إِنَّا عَرَضۡنَا ٱلۡأَمَانَةَ عَلَى ٱلسَّمَـٰوَٲتِ وَٱلۡأَرۡضِ وَٱلۡجِبَالِ فَأَبَيۡنَ أَن يَحۡمِلۡنَہَا وَأَشۡفَقۡنَ مِنۡہَا وَحَمَلَهَا ٱلۡإِنسَـٰنُۖ إِنَّهُ ۥ كَانَ ظَلُومً۬ا جَهُولاً۬
Sesungguhnya kami telah mengemukakan amanah kepada langit, bumi dan gunung-gunung, maka semuanya enggan untuk memikul amanat itu dan mereka khawatir akan mengkhianatinya, dan dipikullah amanat itu oleh manusia. Sesungguhnya manusia itu amat zalim dan amat bodoh (QS. Al-Azhab [33] : 72)
Menurut Ibnu Abbas, amanah yang dimaksud dalam ayat diatas adalah tha'ab ; ketaatan. Dalam riwayat lain Ibnu Abbas menyebutnya al-fara'idl ; kewajiban-kewajiban. Ibnu Abbas mengilustrasikan, ketika makhluk lain menolak mengemban amanah tersebut, Allah SWT menawarkannya kepada Adam. Waktu itu Adam bertanya terlebih dahulu apa amanah itu? Allah menjawab : "Jika kau berbuat baik, kau diberi pahala, dan jika kau berbuat jelek, kau disiksa." Maka manusia pun kemudian mengemban amanah tersebut (lihat tafsir Ibnu Katsir 3 : 427).

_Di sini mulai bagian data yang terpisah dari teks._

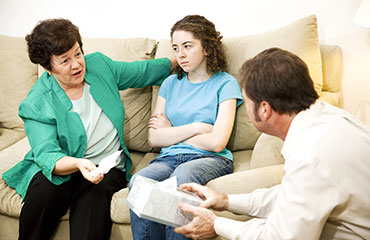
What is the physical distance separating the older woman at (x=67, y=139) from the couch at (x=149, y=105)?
92 mm

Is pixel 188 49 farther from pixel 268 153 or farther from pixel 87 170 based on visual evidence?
pixel 87 170

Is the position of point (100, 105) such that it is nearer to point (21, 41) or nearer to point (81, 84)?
point (81, 84)

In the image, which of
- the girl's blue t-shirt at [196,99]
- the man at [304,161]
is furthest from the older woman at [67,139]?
the man at [304,161]

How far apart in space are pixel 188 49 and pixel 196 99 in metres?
0.26

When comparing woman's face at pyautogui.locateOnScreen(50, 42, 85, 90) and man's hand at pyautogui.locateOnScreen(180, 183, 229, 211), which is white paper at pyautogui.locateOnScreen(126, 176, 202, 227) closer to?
man's hand at pyautogui.locateOnScreen(180, 183, 229, 211)

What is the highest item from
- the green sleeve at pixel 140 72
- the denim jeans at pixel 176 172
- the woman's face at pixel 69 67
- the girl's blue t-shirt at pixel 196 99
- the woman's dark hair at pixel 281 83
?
the woman's dark hair at pixel 281 83

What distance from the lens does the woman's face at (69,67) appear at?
157 cm

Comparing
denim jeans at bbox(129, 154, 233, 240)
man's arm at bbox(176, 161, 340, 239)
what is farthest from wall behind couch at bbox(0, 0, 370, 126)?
man's arm at bbox(176, 161, 340, 239)

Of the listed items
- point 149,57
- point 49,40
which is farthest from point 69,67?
point 149,57

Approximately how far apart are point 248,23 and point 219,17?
19 centimetres

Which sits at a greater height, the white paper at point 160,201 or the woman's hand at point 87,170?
the white paper at point 160,201

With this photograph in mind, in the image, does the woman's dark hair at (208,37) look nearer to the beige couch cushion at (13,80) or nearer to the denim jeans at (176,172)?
the denim jeans at (176,172)

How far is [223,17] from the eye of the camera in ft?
7.27

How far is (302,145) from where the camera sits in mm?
916
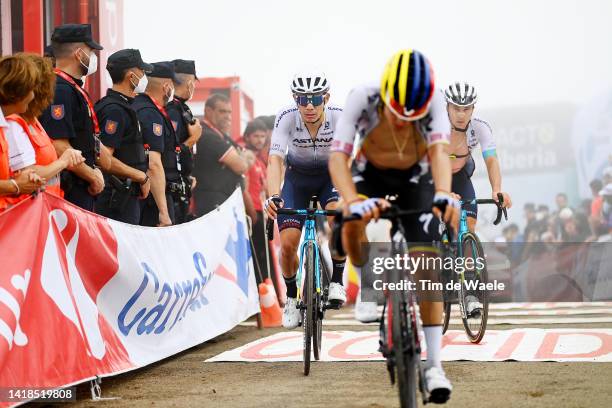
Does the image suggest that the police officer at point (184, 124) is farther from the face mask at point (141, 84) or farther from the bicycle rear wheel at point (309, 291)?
the bicycle rear wheel at point (309, 291)

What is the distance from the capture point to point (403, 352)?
581 cm

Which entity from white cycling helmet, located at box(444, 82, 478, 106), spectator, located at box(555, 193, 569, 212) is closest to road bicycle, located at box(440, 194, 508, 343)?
white cycling helmet, located at box(444, 82, 478, 106)

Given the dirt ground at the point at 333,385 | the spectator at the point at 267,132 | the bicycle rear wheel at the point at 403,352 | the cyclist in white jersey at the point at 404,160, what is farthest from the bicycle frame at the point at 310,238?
the spectator at the point at 267,132

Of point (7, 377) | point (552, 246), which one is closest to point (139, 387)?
point (7, 377)

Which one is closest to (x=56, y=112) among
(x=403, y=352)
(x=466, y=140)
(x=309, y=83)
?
(x=309, y=83)

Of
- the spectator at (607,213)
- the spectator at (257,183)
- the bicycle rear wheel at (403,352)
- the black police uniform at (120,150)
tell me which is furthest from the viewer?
the spectator at (607,213)

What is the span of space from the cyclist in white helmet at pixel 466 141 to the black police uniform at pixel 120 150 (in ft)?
9.28

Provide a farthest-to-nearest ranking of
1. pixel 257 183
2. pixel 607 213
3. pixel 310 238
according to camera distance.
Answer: pixel 607 213
pixel 257 183
pixel 310 238

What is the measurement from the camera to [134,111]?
30.9ft

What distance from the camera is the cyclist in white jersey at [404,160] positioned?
5949 mm

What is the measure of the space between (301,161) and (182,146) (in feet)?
6.22

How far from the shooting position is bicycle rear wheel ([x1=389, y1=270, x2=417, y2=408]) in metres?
5.70

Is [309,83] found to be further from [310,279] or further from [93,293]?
[93,293]

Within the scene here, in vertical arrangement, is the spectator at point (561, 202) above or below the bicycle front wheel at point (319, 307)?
below
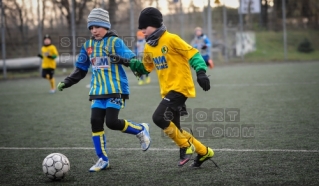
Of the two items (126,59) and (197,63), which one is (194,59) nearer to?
(197,63)

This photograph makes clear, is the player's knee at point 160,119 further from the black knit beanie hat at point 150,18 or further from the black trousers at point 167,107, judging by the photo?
the black knit beanie hat at point 150,18

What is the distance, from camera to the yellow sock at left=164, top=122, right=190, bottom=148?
17.4 feet

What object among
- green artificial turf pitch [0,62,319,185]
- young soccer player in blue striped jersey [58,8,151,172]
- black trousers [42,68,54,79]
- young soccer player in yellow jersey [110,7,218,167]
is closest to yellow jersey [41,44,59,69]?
black trousers [42,68,54,79]

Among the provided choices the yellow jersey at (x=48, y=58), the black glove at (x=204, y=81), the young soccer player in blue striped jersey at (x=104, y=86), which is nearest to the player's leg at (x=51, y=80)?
the yellow jersey at (x=48, y=58)

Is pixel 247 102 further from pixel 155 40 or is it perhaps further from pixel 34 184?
pixel 34 184

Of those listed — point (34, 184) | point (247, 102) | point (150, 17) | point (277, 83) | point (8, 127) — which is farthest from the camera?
point (277, 83)

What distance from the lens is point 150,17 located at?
531 cm

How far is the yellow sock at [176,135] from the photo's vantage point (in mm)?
5293

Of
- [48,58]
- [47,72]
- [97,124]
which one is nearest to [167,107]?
[97,124]

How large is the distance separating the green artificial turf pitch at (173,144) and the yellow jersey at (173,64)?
0.89m

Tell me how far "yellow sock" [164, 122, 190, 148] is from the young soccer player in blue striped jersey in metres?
0.47

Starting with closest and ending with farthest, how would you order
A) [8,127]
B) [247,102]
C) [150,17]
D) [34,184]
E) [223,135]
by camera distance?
[34,184]
[150,17]
[223,135]
[8,127]
[247,102]

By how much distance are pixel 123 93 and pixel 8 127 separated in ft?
13.7

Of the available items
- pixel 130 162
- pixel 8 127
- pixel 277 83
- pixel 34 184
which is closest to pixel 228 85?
pixel 277 83
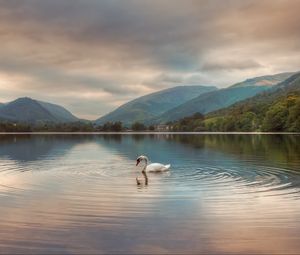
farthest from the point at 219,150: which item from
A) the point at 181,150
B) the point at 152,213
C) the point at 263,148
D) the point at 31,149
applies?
the point at 152,213

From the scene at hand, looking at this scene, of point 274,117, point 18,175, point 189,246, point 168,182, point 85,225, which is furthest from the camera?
point 274,117

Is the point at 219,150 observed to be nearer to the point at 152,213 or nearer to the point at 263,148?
the point at 263,148

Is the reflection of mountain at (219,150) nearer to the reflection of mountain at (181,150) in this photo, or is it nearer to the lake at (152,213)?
the reflection of mountain at (181,150)

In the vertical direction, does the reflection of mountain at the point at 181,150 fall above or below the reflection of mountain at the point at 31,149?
below

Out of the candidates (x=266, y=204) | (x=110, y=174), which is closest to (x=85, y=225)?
(x=266, y=204)

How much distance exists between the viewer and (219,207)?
62.5 feet

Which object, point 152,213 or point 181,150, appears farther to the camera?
point 181,150

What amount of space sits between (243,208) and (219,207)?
1015 mm

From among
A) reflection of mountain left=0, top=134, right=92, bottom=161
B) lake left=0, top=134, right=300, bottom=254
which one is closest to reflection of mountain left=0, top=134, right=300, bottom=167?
reflection of mountain left=0, top=134, right=92, bottom=161

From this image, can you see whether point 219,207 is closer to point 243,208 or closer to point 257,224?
point 243,208

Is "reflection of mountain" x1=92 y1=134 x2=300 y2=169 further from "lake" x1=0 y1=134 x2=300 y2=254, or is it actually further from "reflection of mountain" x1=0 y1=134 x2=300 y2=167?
"lake" x1=0 y1=134 x2=300 y2=254

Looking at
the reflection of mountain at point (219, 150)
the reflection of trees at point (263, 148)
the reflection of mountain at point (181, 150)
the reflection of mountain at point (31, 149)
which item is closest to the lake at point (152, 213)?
the reflection of mountain at point (219, 150)

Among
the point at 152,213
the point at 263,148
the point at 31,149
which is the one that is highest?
the point at 31,149

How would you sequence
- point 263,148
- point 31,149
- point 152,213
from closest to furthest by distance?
point 152,213 < point 263,148 < point 31,149
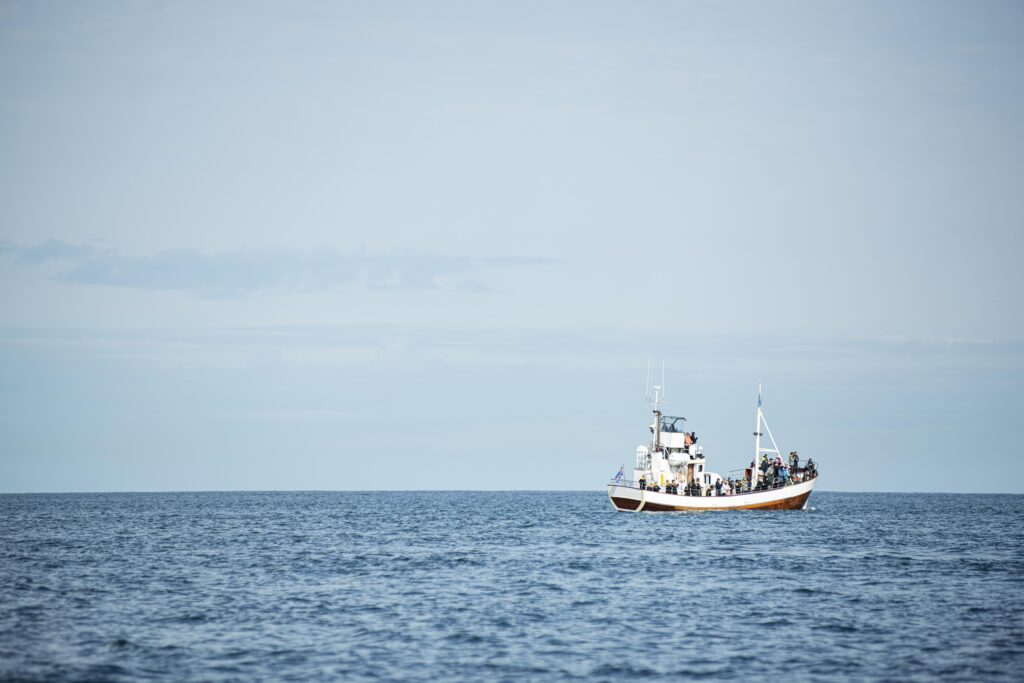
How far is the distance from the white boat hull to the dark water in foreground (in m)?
18.8

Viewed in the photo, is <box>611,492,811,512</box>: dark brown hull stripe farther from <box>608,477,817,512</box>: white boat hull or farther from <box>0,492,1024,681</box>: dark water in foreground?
<box>0,492,1024,681</box>: dark water in foreground

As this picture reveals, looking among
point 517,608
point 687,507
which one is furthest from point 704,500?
point 517,608

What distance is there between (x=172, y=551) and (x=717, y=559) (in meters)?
36.9

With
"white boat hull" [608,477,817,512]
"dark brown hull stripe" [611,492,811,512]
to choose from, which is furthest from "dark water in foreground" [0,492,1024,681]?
"dark brown hull stripe" [611,492,811,512]

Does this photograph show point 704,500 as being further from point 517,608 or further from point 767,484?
point 517,608

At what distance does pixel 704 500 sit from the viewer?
328 ft

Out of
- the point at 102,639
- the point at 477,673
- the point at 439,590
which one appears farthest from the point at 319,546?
the point at 477,673

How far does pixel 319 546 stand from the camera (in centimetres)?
7394

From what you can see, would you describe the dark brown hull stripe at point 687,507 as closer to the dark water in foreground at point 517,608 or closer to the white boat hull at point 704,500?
the white boat hull at point 704,500

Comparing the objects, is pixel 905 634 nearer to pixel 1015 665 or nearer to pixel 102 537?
pixel 1015 665

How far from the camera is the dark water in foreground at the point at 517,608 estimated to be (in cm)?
3231

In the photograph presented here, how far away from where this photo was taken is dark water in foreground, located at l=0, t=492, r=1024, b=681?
3231cm

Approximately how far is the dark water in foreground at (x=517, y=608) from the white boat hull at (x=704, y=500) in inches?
739

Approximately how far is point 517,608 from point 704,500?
195ft
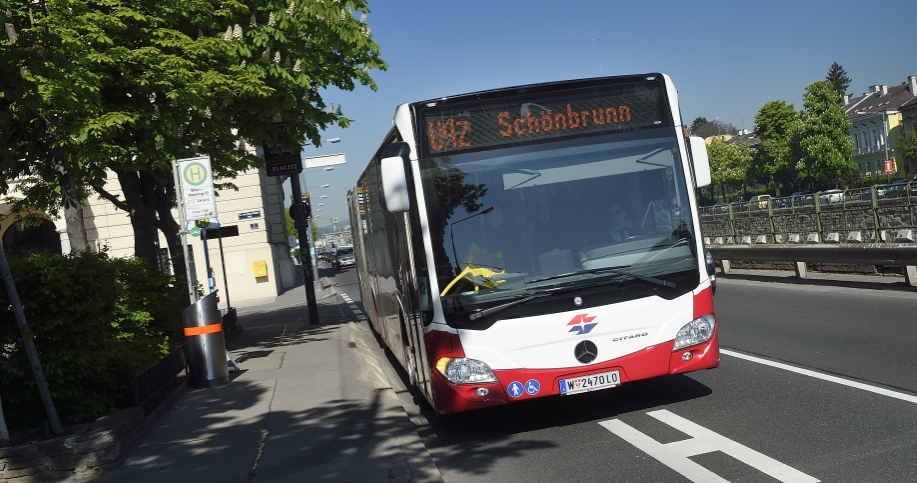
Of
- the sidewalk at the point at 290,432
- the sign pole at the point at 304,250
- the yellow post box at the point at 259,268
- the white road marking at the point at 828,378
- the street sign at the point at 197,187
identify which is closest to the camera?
the sidewalk at the point at 290,432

Inilah kemudian yang menjadi hujjah Allah SWT untuk menyiksa setiap manusia yang melakukan penyimpangan, atau sebaliknya, memberikan pahala kepada orang-orang yang beriman. Makanya Allah SWT menegaskan : " Sehingga Allah mengazab orang-orang munafik laki-laki dan perempuan dan orang-orang musyrikin laki-laki dan perempuan, dan sehingga Allah menerima taubat orang-orang mukmin laki-laki dan perempuan. Dan adalah Allah maha Pengampun lagi maha Penyayang." (QS. Al-Ahzab [33] : 73)
Ini adalah di antara potret awal kejadian manusia di periode azali yang hanya dapat ditangkap oleh wahyu. Sebagaimana diketahui, selain yang bisa ditangkap oleh wahyu, Allah SWT juga menjelaskan proses kejadian manusia yang bisa ditangkap oleh indera (lihat QS. Al-Mu'minun [23] : 12-14). Dua potret tersebut memberikan ajaran kepada setiap manusia bahwa dirinya memiliki "dua sisi" kehidupan. Selain sesosok jasad yang hidup di alam kasat mata, manusia juga seseorang yang terikat secara ruhiah dengan peraturan Allah SWT. Kehidupannya tidak hanya berkutat di alam dunia ini semata, melainkan terikat secara primordial dengan kehidupan pasca-dunia, dimana dia harus mempertanggungjawabkan seluruh amanahnya.
Konsep pertanggungjawaban "amanah" seperti ini telah menjadikan manusia satu-satunya makhluk yang harus selalu bertanggung jawab dalam setiap aspek kehidupannya. Walaupun Allah SWT telah memberikan kepadanya kebebasan untuk berpetualang di muka bumi, bahkan untuk kufur atau iman sekalipun, tetapi ingat, Allah SWT yang Maha Mengetahui sudah memberikan pedoman seperti apa kehidupan yang terbaik itu. Kalaupun kemudian manusia membangkangnya, maka manusia harus bisa mempertanggungjawabkannya sendiri di pengadilan akhirat nanti.
Keterikatan manusia dengan "amanah"-nya ini sungguh akan berdampak positif yang dahsyat sekali bagi kelangsungan kehidupannya di dunia. Hanya memang, keterikatan ini akan terabaikan jika tu'tsirunal-hayatad-dunya ; kehdupan dunia yang dijadikan prioritas utama. Walaupun begitu, ini tetap saja tidak bisa dijadikan alasan oleh manusia, karena amanah sudah terlanjur diberikan!